Well, it seems like we may finally have the answer, thanks to a new study carried out by a group of scientists.
Scientists have known for a long time that eggs were being laid by dinosaurs millions of years before chickens had evolved, and this seem to form the basis of the answer to the question – it seemed obvious that eggs came first.
But the new research – conducted by experts from Nanjing University and the University of Bristol, and published in Nature Ecology & Evolution – has suggested that the chicken’s earliest reptilian ancestors may have actually given birth to live young.
The egg is seen as one of the most significant evolutionary developments ever, and the long-held theory is that eggs played a big role in the success of amniotes in the animal kingdom. This is the term given to a group of vertebrates that undergo foetal development within the protective membrane in an egg, the amnion.
The new research saw scientists take 51 fossil species and 29 living species, and split them into two categories for examination: oviparous (laying hard or soft shelled eggs) and viviparous (giving birth to live young).

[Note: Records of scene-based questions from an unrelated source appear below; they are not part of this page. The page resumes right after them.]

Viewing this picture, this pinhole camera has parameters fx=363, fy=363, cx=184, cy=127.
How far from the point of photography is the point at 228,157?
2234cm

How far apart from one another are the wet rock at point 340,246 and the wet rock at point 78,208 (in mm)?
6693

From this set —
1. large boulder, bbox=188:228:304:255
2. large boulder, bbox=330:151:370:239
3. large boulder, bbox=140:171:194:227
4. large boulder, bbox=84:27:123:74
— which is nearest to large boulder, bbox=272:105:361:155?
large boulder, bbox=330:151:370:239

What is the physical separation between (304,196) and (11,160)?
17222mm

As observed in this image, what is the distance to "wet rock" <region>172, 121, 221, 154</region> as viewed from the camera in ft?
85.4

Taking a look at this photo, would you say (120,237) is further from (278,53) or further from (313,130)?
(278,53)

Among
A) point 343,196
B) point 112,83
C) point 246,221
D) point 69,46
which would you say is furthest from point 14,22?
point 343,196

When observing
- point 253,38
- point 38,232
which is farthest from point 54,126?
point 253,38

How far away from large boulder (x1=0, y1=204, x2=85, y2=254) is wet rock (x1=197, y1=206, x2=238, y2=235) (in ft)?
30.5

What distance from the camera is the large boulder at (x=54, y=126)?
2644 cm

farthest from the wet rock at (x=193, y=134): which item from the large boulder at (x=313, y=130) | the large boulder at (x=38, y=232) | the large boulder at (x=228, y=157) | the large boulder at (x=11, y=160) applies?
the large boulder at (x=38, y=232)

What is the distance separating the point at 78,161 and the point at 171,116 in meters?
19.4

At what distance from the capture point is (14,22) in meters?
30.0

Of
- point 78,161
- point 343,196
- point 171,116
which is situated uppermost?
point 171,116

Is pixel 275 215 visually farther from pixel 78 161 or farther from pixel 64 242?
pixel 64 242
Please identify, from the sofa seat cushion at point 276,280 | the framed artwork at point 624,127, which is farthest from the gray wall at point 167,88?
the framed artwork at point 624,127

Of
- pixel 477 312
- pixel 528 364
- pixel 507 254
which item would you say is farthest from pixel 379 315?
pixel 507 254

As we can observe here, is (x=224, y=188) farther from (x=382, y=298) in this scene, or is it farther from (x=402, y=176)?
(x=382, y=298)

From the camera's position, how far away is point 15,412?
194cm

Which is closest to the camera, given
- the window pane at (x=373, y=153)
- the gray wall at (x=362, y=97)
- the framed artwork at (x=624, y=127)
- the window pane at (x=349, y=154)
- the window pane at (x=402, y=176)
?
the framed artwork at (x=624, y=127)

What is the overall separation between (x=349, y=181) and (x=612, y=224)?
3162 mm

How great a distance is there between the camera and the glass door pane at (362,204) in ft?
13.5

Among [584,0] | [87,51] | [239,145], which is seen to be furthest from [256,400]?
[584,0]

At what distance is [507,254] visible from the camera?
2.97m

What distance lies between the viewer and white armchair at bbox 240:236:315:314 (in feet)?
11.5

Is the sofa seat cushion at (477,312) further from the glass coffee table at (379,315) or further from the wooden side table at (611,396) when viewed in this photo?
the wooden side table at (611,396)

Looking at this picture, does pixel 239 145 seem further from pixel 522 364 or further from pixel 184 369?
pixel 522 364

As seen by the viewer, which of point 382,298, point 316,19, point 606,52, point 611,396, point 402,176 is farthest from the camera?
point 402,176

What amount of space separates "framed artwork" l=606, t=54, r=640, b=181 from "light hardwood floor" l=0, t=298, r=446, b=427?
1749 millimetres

The findings implied that extended embryo retention – when the young are retained by the mother for a varying amount of time – actually gave this particular group of animals more protection that an egg would.
This meant that the chicken’s earliest reptilian ancestors were viviparous.
Professor Michael Benton from the University of Bristol’s School of Earth Sciences, said: “Before the amniotes, the first tetrapods to evolve limbs from fishy fins were broadly amphibious in habits.
“They had to live in or near water to feed and breed, as in modern amphibians such as frogs and salamanders.
“When the amniotes came on the scene 320 million years ago, they were able to break away from the water by evolving waterproof skin and other ways to control water loss.
“But the amniotic egg was the key.
“It was said to be a ‘private pond’ in which the developing reptile was protected from drying out in the warm climates and enabled the Amniota to move away from the waterside and dominate terrestrial ecosystems.”
Project leader Professor Baoyu Jiang added: “This standard view has been challenged.
“Biologists had noticed many lizards and snakes display flexible reproductive strategy across oviparity and viviparity.
“Sometimes, closely related species show both behaviours, and it turns out that live-bearing lizards can flip back to laying eggs much more easily than had been assumed.”